=== Your objective ===
Leave out the pictures and repeat exactly the lines from the one containing "How far in distance" through the end of the records.

=== Excerpted data ===

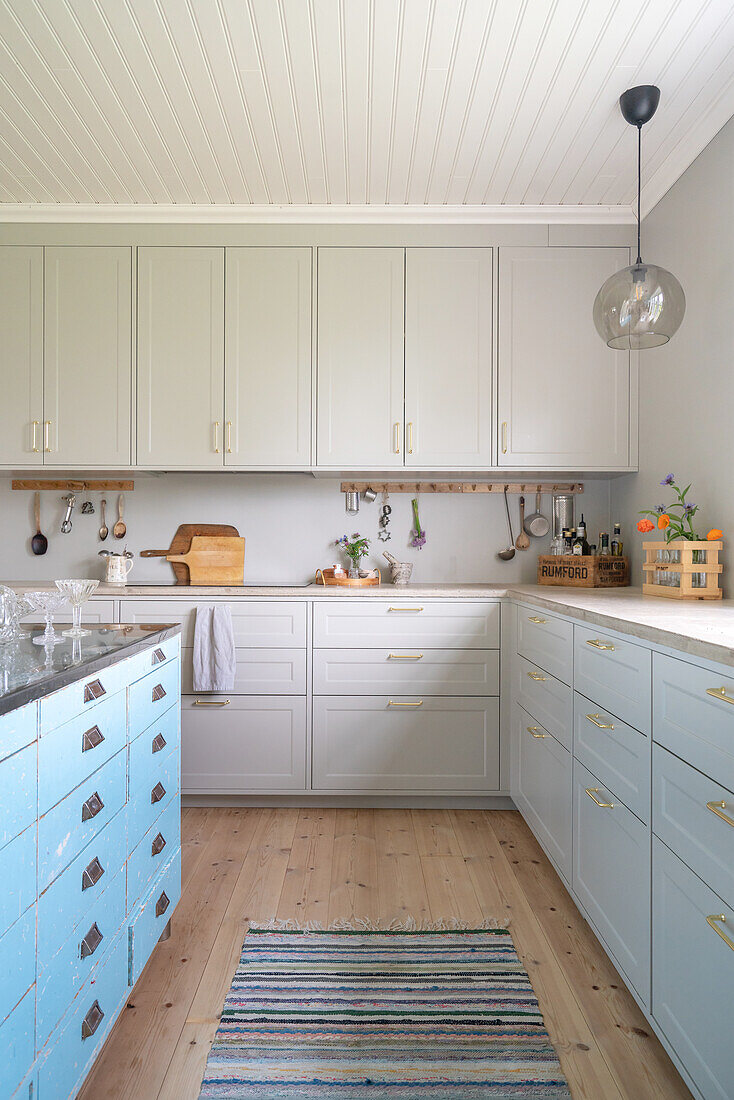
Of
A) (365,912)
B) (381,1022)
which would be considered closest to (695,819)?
(381,1022)

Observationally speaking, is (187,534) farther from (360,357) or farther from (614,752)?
(614,752)

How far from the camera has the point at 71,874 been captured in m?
1.22

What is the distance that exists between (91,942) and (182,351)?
247 centimetres

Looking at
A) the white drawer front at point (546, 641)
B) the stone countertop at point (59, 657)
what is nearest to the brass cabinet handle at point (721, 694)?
the white drawer front at point (546, 641)

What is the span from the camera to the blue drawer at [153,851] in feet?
5.11

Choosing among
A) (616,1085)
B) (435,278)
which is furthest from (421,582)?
(616,1085)

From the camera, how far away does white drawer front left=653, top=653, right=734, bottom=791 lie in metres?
1.16

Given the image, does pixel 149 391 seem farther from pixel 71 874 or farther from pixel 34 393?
pixel 71 874

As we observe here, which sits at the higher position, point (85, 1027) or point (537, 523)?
point (537, 523)

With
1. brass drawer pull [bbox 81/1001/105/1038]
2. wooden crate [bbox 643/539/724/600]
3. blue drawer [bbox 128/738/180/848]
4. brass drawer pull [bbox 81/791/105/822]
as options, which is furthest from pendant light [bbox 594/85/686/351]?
brass drawer pull [bbox 81/1001/105/1038]

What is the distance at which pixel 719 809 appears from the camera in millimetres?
1166

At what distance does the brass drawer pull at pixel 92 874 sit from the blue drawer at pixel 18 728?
1.14 feet

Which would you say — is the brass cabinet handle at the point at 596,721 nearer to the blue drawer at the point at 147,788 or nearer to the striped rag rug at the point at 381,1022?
the striped rag rug at the point at 381,1022

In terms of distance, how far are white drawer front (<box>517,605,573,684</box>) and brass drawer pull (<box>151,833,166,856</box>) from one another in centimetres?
122
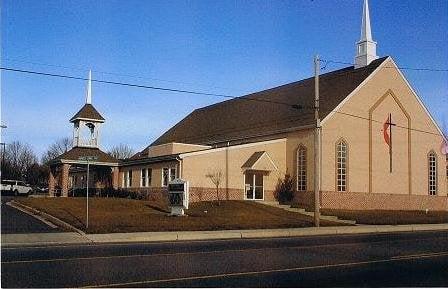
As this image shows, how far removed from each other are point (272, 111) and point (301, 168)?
687cm

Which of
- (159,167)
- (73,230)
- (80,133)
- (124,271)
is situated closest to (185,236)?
(73,230)

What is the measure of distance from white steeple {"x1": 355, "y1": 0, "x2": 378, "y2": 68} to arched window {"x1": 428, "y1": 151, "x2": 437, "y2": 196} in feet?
30.3

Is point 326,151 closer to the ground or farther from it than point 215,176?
farther from it

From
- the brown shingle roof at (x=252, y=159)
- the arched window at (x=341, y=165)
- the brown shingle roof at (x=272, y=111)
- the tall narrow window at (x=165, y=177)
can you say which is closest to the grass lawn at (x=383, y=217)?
the arched window at (x=341, y=165)

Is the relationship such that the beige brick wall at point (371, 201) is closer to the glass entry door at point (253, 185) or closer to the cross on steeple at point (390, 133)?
the cross on steeple at point (390, 133)

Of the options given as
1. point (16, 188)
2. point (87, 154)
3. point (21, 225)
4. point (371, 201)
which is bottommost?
point (21, 225)

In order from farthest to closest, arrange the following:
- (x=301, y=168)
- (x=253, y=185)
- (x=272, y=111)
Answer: (x=272, y=111), (x=253, y=185), (x=301, y=168)

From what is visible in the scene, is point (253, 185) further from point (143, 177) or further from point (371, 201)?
point (143, 177)

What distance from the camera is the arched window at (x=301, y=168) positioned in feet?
126

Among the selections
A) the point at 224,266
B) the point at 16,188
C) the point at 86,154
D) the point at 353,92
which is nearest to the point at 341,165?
the point at 353,92

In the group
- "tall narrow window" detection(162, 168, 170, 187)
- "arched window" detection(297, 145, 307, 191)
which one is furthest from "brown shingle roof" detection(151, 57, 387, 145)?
"tall narrow window" detection(162, 168, 170, 187)

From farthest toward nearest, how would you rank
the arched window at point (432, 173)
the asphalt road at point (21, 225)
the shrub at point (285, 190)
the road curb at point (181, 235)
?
1. the arched window at point (432, 173)
2. the shrub at point (285, 190)
3. the asphalt road at point (21, 225)
4. the road curb at point (181, 235)

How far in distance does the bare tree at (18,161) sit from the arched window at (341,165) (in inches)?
2022

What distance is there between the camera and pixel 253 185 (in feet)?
129
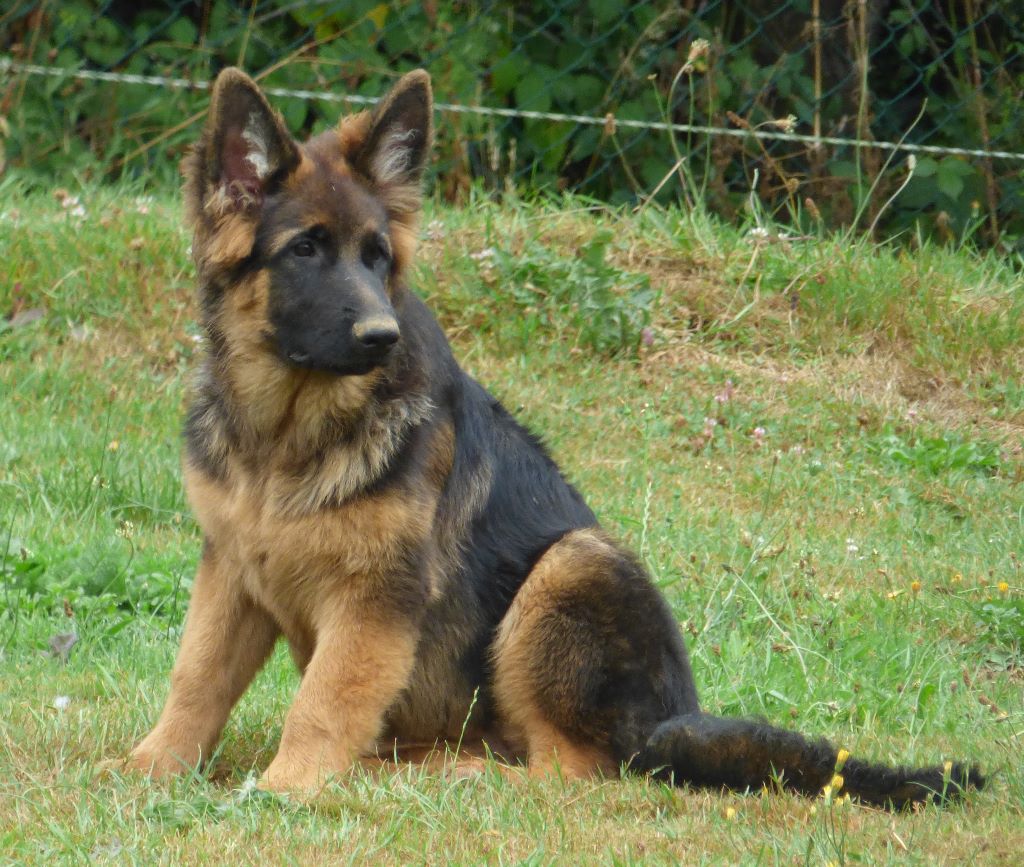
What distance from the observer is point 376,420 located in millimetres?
4102

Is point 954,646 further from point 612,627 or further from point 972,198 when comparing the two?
point 972,198

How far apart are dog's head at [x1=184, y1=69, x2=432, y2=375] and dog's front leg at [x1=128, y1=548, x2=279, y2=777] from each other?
70 cm

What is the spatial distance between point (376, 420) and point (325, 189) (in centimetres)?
67

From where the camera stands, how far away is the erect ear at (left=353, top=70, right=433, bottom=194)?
418 centimetres

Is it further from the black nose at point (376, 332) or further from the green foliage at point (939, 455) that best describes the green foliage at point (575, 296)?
the black nose at point (376, 332)

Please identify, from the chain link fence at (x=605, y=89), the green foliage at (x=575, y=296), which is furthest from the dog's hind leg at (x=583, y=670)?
the chain link fence at (x=605, y=89)

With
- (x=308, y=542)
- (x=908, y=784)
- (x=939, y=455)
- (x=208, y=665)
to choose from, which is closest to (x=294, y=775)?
(x=208, y=665)

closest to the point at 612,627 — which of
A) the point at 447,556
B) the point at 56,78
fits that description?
the point at 447,556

=== Response ===
How far in distance does the bare tree at (18,161) sit from the arched window at (341,165) (in inches)?
2022

What distance is there between the camera and pixel 253 185 (in feet)?
129
What distance from the observer is point 376,420 located in millimetres?
4102

Is point 954,646 further from point 612,627 or further from point 972,198 when comparing the two?
point 972,198

How far apart are dog's head at [x1=184, y1=69, x2=432, y2=375] and dog's front leg at [x1=128, y1=548, x2=279, y2=777] from each other?
70 cm

What is the spatial distance between point (376, 420) and point (325, 189) (in centimetres)?
67

From where the camera stands, how far away is the erect ear at (left=353, top=70, right=433, bottom=194)?
418 centimetres

Is it further from the black nose at point (376, 332) or further from the green foliage at point (939, 455) that best describes the green foliage at point (575, 296)?
the black nose at point (376, 332)

Please identify, from the chain link fence at (x=605, y=89), the green foliage at (x=575, y=296), which is furthest from the dog's hind leg at (x=583, y=670)?
the chain link fence at (x=605, y=89)

With
- (x=308, y=542)
- (x=908, y=784)
- (x=939, y=455)
- (x=208, y=665)
to choose from, which is closest to (x=294, y=775)?
(x=208, y=665)

closest to the point at 612,627 — which of
A) the point at 447,556
B) the point at 56,78
fits that description?
the point at 447,556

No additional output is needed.